Payroll growth decelerated in December, but was still better than expected, a sign that the labor market remains strong even as the Federal Reserve tries to slow economic growth.
Nonfarm payrolls rose 223,000 for the month, above the Dow Jones estimate of 200,000, while the unemployment rate fell to 3.5%, or 0.2 percentage points in below expectations. Employment growth was down slightly from November’s gain of 256,000, which was revised down 7,000 from the original estimate.
Wage growth has been below expectations, indicating that inflationary pressures may be easing. Average hourly earnings rose 0.3% for the month and 4.6% from a year ago. The respective estimates were for growth of 0.4% and 5%.
By sector, leisure and hospitality lead with 67,000 additional jobs, followed by healthcare (55,000), construction (28,000) and social assistance (20,000).
Stock market futures rallied after the release as investors look for signs that the employment situation is cooling and also leading to lower inflation.
“From a market perspective, the main thing they’re reacting to is the lower average hourly earnings number,” said Drew Matus, chief market strategist at MetLife Investment Management. “People are turning this into a one-trick pony, and that thing is whether it’s inflationary or non-inflationary. The unemployment rate doesn’t matter much if average hourly earnings keep falling.”
The relative strength in job growth comes despite the Fed’s repeated efforts to slow the economy, the labor market in particular. The central bank has raised its benchmark interest rate seven times in 2022 for a total of 4.25 percentage points, with more likely increases along the way.
Primarily, the Fed seeks to bridge a gap between demand and supply. In November, there were about 1.7 job vacancies for every available worker, an imbalance that has persisted despite Fed rate hikes. Strong demand pushed wages up, although they generally did not keep up with inflation.
The December wage data, however, could provide some encouragement that the Fed’s efforts are having an impact on demand.
“There are signs that things are moving in the right direction. We are seeing the impact of the blunt tools of monetary policy,” said Mike Loewengart, head of model portfolio construction for Morgan Stanley’s Global Investment Office. “I don’t think that’s going to deter the Fed from a few more increases in the future, but it’s definitely encouraging to see wage moderation.”
The decline in the unemployment rate came as the labor force participation rate edged up to 62.3%, still a full percentage point below what it was in February 2020, the month before the Covid-19 pandemic hit.
A more comprehensive measure of unemployment that takes into account discouraged workers and those in part-time jobs for economic reasons also declined, falling to 6.5%, its lowest level on record in a data set dating back to 1994. The overall unemployment rate is tied at the lowest since 1969.
The household employment number, used to calculate the unemployment rate, showed a huge gain for the month, rising by 717,000. Economists have been monitoring the household survey, which has generally lagged the number of establishments.
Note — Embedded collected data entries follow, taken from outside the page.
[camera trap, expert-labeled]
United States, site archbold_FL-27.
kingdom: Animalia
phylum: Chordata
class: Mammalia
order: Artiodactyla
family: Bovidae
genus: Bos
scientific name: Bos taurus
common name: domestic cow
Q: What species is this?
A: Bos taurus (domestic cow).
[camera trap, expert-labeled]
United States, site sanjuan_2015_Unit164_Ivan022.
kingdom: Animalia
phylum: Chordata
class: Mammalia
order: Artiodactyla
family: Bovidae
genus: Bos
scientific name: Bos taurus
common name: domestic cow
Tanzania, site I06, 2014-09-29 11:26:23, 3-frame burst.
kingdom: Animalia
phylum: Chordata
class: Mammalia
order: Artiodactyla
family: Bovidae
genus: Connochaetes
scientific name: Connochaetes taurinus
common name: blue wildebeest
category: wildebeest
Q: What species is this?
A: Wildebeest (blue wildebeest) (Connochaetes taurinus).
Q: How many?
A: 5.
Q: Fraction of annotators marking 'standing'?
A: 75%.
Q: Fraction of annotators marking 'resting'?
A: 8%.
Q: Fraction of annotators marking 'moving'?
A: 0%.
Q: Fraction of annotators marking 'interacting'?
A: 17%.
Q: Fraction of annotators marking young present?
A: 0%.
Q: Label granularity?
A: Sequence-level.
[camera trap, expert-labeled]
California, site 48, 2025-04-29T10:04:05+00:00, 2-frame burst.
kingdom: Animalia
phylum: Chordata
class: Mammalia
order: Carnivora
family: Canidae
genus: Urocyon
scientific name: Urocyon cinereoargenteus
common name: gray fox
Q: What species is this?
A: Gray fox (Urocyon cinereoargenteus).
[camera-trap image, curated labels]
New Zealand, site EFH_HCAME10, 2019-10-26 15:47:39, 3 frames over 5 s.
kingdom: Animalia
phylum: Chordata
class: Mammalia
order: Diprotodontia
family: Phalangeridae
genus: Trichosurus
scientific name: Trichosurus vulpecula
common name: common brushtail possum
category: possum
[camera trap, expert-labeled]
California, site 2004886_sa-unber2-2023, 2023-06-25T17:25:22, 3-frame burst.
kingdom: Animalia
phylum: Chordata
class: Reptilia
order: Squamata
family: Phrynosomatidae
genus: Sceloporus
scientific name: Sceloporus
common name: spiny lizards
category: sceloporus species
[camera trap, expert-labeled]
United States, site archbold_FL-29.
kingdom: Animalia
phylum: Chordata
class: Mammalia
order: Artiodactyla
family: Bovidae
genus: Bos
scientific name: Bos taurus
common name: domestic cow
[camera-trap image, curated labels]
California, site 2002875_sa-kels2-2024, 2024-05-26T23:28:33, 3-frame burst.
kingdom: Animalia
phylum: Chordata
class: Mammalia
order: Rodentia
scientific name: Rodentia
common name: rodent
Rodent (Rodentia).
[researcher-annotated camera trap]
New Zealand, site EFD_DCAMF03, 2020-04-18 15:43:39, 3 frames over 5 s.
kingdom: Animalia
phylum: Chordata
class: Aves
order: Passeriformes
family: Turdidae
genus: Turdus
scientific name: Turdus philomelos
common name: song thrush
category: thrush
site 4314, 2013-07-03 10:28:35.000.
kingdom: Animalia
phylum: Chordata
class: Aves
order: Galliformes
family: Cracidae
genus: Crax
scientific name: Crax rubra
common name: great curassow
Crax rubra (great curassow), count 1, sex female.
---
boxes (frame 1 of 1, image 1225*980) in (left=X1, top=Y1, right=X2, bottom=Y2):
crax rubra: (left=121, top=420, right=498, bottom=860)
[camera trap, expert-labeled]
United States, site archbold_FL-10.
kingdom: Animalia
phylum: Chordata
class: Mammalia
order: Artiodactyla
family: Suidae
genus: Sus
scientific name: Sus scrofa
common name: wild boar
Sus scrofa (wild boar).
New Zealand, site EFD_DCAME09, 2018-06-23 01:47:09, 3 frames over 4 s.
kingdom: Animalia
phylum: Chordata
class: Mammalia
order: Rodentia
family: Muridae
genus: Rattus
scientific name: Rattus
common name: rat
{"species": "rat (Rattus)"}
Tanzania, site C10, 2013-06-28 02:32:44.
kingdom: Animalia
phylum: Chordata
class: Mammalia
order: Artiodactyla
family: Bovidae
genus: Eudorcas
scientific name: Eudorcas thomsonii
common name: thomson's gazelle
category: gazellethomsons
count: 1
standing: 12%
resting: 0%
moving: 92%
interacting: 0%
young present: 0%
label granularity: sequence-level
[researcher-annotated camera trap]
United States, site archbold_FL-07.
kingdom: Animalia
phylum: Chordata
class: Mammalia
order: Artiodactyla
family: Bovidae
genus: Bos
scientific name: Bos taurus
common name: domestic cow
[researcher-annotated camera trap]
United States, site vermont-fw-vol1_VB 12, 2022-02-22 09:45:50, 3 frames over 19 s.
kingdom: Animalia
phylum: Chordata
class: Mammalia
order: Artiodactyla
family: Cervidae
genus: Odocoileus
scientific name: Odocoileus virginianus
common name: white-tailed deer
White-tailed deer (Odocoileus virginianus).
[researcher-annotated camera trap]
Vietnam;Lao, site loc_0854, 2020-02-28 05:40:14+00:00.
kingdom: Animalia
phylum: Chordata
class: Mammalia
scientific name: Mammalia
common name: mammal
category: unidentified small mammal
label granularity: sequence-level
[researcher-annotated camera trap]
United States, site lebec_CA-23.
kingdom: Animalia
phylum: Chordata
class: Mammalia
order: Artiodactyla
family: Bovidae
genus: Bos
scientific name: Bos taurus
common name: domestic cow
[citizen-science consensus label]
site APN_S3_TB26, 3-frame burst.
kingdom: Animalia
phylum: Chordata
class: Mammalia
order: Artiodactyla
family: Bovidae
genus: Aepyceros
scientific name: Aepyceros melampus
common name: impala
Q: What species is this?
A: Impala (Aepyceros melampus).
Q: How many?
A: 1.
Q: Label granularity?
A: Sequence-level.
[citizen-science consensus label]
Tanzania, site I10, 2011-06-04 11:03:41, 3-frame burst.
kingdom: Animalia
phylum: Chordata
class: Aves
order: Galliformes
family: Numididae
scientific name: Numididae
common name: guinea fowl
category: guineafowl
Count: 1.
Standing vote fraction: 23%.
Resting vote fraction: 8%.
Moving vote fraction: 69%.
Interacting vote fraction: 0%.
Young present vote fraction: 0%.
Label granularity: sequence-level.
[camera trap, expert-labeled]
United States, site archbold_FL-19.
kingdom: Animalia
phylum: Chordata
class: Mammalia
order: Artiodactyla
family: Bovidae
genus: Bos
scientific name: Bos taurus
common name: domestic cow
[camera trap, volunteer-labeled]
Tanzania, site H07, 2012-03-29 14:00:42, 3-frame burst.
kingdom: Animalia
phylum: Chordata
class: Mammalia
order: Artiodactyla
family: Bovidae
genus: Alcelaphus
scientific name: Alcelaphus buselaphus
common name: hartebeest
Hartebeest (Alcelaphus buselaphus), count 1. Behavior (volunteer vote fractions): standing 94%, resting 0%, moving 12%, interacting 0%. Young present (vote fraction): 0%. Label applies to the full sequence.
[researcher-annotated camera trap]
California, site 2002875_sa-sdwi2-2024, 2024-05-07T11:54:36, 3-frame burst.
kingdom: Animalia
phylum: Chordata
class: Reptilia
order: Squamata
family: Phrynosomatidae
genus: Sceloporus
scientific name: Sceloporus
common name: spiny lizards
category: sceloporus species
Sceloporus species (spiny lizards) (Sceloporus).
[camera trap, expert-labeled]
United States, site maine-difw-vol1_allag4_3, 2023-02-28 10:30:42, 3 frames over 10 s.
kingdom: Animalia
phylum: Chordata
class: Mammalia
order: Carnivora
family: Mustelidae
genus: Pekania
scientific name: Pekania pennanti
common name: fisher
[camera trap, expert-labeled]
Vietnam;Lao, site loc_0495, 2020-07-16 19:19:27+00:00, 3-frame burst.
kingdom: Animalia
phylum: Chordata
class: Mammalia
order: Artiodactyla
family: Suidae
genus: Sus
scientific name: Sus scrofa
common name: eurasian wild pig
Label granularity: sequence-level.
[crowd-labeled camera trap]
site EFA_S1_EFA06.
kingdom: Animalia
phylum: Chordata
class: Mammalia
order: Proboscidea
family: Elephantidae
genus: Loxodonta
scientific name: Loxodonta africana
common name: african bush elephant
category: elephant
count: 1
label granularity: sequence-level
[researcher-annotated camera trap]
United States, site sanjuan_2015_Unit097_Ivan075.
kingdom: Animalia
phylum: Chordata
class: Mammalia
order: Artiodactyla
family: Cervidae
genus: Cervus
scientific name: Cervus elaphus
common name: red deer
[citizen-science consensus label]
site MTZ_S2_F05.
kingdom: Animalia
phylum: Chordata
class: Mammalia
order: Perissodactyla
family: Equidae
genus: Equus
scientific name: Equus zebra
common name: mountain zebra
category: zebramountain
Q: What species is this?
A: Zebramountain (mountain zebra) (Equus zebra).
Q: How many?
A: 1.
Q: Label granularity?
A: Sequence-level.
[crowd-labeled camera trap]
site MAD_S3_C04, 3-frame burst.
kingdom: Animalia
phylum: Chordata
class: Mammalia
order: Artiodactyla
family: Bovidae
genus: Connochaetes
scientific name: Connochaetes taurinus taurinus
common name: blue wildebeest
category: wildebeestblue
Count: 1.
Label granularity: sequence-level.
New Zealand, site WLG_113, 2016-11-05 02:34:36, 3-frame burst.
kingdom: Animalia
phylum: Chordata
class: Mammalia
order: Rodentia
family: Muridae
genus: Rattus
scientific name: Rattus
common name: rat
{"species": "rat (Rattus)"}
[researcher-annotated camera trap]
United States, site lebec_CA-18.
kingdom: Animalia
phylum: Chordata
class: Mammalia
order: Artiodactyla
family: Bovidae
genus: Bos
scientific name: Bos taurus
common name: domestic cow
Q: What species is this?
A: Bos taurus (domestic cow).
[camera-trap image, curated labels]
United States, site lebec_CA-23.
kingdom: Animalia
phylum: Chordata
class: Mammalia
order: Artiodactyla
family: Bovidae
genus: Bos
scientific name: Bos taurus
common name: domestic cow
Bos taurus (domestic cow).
The United States heads into 2023 with most economists expecting at least a shallow recession, the result of Fed policy tightening aimed at curbing inflation, still near its all-time high 1980s. However, the economy ended 2022 on a strong note, with GDP growing at a rate of 3.8%, according to the Atlanta Fed.
At their last meeting, Fed officials noted that they were encouraged by the latest inflation readings, but that they will need to see continued progress before they are convinced that inflation is falling and that they can mitigate rate hikes.
As things stand, markets largely expect the Fed to hike rates another quarter-percentage point at its next meeting, which ends Feb. 31. 1.